Dutch operator KPN faces the threat of a possible cut in its credit rating if its debt situation does not improve in 2013.
According to a Reuters report, the warning came from credit rating agency Standard & Poor's, which remains unimpressed by KPN's efforts to deal with its debt.
"The negative outlook reflects the risk of a one-notch downgrade within the next 18 months if KPN's adjusted credit metrics deteriorate significantly more than we expect in 2012, or fail to be restored within more commensurate levels for the rating by year-end 2013," S&P said.

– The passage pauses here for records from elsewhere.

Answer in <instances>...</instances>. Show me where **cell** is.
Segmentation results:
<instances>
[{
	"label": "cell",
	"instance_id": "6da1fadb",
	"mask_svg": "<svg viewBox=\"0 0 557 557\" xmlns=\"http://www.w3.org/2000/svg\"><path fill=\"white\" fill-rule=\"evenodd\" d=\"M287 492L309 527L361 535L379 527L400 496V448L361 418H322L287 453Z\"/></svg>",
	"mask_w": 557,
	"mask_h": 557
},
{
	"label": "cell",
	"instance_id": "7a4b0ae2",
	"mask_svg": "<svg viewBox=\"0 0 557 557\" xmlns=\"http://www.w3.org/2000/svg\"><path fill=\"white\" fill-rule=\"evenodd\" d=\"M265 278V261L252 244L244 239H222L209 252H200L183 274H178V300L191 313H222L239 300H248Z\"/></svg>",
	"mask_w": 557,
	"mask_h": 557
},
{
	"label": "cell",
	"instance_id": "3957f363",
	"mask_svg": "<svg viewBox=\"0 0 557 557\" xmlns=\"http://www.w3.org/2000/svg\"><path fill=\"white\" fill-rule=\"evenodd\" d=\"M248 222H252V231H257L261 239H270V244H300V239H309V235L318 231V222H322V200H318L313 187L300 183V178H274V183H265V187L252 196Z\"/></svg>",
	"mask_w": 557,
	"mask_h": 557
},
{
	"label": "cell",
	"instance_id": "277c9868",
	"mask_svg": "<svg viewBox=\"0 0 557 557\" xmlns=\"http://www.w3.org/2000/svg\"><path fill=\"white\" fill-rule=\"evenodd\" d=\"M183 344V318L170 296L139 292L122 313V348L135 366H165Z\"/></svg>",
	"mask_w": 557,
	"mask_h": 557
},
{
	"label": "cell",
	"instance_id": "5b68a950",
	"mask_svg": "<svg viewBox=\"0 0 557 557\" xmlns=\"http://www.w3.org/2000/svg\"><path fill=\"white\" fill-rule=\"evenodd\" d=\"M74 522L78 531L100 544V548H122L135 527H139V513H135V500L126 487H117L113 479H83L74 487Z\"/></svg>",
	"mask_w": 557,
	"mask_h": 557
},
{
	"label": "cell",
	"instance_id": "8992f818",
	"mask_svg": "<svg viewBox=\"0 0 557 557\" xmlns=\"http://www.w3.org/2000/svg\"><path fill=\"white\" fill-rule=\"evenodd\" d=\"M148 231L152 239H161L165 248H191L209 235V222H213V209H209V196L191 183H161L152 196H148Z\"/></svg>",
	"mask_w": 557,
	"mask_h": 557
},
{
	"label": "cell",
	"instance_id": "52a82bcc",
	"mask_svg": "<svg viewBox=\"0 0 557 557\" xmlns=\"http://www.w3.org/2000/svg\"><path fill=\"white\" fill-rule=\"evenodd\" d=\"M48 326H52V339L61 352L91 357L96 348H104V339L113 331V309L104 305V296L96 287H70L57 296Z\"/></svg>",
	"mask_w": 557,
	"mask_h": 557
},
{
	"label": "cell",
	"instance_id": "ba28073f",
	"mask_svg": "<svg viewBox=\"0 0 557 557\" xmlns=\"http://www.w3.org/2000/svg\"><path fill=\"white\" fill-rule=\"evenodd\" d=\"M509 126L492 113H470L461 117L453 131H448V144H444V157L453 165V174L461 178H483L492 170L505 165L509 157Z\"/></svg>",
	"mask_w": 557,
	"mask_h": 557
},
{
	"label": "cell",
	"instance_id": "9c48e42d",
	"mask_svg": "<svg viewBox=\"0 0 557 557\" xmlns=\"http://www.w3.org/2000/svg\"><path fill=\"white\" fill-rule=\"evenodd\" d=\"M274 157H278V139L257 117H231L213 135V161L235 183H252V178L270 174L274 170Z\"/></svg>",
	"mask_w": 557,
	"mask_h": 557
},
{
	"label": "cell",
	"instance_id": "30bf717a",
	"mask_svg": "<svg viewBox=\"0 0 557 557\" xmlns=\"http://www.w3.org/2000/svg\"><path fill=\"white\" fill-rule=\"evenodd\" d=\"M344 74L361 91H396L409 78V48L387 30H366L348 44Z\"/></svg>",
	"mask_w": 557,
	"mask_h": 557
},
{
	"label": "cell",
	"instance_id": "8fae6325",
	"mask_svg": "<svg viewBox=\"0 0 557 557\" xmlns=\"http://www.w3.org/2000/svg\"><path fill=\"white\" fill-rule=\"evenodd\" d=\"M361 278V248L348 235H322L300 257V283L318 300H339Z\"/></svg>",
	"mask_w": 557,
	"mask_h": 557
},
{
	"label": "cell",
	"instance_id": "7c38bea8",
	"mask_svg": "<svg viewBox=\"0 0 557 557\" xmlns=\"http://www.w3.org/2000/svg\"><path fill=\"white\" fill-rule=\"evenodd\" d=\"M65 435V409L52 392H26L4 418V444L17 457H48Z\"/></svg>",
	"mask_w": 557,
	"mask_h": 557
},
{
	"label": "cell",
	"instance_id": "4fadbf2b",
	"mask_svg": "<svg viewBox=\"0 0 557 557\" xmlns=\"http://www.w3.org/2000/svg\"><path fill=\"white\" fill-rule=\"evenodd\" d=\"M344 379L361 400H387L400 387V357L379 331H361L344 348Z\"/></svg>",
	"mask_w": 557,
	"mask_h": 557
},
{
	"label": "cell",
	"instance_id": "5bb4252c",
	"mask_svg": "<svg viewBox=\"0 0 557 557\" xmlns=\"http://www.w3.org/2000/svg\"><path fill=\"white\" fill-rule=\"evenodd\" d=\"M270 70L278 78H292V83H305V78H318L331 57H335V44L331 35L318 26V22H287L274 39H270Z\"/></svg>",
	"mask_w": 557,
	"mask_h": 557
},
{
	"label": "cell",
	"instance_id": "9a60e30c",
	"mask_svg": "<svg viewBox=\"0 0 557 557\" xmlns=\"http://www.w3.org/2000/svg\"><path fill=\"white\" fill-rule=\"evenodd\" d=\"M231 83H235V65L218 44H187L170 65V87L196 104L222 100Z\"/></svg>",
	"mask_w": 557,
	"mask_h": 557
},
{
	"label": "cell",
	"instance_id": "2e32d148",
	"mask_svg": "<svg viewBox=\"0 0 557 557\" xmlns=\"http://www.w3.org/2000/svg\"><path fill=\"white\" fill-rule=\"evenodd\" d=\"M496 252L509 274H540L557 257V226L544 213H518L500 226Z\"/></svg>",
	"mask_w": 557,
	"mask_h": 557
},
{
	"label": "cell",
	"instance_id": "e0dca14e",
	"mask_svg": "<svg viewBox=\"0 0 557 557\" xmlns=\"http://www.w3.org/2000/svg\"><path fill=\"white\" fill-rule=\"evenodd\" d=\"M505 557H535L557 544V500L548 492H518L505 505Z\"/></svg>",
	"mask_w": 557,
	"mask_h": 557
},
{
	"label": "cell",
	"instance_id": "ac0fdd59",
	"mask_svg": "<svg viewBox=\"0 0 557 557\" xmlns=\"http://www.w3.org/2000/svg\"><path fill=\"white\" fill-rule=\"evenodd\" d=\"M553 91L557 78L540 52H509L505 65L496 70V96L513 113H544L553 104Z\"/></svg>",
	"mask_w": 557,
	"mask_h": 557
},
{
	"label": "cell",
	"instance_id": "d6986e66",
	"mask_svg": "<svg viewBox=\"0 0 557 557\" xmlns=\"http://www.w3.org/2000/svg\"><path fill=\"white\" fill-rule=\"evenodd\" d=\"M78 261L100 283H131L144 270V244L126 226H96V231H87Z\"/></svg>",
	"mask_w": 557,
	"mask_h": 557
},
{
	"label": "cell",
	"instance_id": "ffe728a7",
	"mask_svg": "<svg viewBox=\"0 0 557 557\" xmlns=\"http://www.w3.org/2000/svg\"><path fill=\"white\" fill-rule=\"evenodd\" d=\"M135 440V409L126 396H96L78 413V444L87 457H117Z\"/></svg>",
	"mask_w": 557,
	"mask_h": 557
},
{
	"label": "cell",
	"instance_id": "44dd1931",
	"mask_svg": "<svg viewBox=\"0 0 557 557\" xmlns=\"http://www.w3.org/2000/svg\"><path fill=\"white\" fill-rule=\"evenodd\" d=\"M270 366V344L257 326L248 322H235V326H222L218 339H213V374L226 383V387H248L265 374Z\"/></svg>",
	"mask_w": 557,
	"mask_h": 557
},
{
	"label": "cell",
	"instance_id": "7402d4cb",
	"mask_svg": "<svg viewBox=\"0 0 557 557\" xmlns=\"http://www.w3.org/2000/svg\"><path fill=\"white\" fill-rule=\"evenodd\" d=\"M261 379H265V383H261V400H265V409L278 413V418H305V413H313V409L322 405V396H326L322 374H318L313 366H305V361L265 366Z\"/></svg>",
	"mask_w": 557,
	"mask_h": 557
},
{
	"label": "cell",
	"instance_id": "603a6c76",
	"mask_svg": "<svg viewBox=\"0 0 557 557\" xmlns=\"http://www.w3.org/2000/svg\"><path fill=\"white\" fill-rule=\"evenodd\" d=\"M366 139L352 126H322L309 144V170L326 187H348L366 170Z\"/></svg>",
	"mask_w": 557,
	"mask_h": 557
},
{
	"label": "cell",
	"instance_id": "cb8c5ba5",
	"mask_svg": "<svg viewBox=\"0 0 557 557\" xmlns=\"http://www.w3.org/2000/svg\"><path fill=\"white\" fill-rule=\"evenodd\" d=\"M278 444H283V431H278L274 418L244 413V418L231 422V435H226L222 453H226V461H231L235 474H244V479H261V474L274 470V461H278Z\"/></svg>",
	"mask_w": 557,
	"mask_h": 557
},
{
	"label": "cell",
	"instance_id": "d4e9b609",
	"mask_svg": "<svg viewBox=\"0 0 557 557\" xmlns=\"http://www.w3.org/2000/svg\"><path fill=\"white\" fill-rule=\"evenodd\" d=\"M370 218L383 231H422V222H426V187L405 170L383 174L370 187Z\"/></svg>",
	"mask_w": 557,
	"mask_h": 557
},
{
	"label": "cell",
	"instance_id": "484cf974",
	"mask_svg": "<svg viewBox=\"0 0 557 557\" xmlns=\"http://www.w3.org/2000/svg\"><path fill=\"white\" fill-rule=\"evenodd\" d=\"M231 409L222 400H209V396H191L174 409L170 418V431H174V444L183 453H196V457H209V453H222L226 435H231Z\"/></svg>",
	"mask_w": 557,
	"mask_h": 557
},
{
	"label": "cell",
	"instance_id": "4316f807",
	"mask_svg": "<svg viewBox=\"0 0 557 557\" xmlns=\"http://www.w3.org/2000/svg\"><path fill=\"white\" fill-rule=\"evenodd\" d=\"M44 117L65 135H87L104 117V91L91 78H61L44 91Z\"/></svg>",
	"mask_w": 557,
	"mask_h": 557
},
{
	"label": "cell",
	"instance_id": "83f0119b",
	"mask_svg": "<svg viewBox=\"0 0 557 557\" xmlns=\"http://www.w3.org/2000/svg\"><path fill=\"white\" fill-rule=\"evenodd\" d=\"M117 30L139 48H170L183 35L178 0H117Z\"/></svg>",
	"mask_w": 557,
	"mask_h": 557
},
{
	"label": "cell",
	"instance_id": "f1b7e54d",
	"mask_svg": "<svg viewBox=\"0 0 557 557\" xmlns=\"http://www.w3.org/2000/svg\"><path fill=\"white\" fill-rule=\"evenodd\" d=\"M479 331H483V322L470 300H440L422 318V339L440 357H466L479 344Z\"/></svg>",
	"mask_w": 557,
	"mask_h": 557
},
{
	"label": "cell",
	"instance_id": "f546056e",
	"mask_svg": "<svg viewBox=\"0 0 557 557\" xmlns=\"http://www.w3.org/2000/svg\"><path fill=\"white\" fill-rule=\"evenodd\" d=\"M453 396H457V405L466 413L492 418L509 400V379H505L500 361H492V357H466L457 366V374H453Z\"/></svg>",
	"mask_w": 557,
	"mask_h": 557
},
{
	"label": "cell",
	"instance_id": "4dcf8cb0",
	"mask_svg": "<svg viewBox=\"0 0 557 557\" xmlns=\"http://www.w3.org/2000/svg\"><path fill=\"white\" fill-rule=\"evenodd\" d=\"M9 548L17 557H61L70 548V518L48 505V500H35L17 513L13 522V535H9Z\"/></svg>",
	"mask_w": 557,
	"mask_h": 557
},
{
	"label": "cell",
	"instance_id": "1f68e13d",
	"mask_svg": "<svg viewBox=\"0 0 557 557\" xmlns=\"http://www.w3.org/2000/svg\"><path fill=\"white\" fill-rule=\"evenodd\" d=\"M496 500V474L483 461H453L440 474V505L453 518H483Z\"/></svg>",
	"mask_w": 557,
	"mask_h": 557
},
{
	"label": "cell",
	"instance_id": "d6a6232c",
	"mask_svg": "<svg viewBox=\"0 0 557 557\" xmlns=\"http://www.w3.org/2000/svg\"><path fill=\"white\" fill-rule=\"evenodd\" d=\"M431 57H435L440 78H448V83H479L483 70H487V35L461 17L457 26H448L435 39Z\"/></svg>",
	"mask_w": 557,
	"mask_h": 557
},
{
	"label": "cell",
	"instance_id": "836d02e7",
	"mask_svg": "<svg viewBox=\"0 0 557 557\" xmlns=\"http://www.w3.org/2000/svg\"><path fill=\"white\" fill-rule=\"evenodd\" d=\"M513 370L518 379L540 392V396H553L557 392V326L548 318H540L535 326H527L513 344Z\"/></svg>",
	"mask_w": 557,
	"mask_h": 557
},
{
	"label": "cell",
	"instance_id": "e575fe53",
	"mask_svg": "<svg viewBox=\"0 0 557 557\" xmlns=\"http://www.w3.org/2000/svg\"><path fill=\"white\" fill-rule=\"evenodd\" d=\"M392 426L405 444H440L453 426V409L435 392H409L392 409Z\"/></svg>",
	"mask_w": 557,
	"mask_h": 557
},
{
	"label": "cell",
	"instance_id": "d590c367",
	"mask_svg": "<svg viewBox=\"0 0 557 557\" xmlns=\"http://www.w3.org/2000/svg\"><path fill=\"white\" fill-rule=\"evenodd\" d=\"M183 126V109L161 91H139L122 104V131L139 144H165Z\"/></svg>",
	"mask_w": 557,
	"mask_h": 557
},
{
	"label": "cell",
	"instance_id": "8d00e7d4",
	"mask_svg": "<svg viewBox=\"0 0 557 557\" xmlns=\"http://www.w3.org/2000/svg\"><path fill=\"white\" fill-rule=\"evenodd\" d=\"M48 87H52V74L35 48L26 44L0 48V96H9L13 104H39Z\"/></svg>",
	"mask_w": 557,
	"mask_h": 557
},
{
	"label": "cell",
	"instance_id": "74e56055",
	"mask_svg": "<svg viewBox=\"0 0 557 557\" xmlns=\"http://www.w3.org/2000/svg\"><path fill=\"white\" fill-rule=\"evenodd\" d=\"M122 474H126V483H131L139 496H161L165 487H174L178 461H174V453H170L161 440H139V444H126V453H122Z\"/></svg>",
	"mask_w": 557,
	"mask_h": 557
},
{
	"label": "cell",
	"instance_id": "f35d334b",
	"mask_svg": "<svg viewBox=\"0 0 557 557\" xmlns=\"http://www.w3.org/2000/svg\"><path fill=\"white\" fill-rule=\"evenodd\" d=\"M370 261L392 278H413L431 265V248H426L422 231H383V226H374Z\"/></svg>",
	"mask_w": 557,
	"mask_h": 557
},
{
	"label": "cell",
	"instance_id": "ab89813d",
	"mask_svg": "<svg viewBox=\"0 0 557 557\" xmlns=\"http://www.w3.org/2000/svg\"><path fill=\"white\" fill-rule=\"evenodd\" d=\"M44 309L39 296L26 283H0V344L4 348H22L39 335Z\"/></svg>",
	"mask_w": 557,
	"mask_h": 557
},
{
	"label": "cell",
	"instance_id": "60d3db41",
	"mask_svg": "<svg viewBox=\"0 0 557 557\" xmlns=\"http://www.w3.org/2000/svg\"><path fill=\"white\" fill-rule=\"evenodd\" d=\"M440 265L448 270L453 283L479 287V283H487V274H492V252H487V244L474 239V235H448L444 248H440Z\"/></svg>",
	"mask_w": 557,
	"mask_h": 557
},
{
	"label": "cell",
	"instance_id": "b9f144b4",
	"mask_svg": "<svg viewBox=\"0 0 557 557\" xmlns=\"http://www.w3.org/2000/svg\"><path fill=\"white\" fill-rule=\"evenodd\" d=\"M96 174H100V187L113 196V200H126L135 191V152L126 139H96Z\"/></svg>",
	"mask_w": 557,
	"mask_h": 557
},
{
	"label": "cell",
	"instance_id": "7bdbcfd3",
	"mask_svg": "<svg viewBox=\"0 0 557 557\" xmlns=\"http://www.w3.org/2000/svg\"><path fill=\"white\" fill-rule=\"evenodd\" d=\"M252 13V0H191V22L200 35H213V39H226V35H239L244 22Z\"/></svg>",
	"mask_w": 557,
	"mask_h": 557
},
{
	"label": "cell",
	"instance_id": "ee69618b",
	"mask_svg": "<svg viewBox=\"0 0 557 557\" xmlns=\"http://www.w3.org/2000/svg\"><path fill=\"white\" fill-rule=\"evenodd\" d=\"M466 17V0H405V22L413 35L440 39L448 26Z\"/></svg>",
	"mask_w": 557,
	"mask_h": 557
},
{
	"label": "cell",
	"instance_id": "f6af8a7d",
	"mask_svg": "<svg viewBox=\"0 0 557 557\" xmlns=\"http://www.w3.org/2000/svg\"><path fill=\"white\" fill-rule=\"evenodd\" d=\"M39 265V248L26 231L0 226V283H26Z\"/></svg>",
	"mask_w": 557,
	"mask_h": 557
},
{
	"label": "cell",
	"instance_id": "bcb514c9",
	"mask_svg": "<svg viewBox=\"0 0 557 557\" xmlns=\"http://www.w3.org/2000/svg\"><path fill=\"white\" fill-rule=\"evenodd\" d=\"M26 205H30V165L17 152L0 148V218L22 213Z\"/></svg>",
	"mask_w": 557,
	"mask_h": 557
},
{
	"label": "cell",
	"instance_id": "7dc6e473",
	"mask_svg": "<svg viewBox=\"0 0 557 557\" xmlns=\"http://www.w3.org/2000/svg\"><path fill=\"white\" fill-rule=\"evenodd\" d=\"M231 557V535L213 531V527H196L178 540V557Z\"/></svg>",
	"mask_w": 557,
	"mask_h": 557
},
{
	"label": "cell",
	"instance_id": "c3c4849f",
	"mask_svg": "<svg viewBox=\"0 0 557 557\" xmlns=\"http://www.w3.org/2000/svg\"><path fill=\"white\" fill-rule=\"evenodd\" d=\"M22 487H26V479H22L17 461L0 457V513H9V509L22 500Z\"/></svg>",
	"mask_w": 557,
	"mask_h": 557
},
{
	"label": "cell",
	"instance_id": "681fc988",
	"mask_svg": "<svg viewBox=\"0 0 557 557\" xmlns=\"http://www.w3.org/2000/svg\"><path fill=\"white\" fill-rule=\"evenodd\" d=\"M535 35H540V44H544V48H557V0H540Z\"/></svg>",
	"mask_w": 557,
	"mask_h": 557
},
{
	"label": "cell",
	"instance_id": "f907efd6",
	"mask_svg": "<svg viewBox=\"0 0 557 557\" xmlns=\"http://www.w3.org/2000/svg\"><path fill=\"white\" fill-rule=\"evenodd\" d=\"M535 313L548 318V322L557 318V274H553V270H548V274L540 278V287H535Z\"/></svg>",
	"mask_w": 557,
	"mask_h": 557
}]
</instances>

S&P confirmed its BBB credit rating, which is still an investment grade level. Ratings agency Moody's already has a negative outlook on KPN's Baa2 debt rating, also an investment-grade rating.
KPN is meanwhile looking at a variety of measures across its footprint to help save on costs and reduce debt, including a possible network-sharing deal with Telefónica's O2 Germany following the failure of efforts by Telefónica to acquire KPN's German unit E-Plus. The potential sales tag for this deal was rumoured to have been around €11 billion.
KPN has also sold nearly 2,000 towers belonging to its German network to American Tower for €393 million in cash. However, KPN's efforts to sell the BASE unit in Belgian were cancelled after it received "unsatisfactory" offers.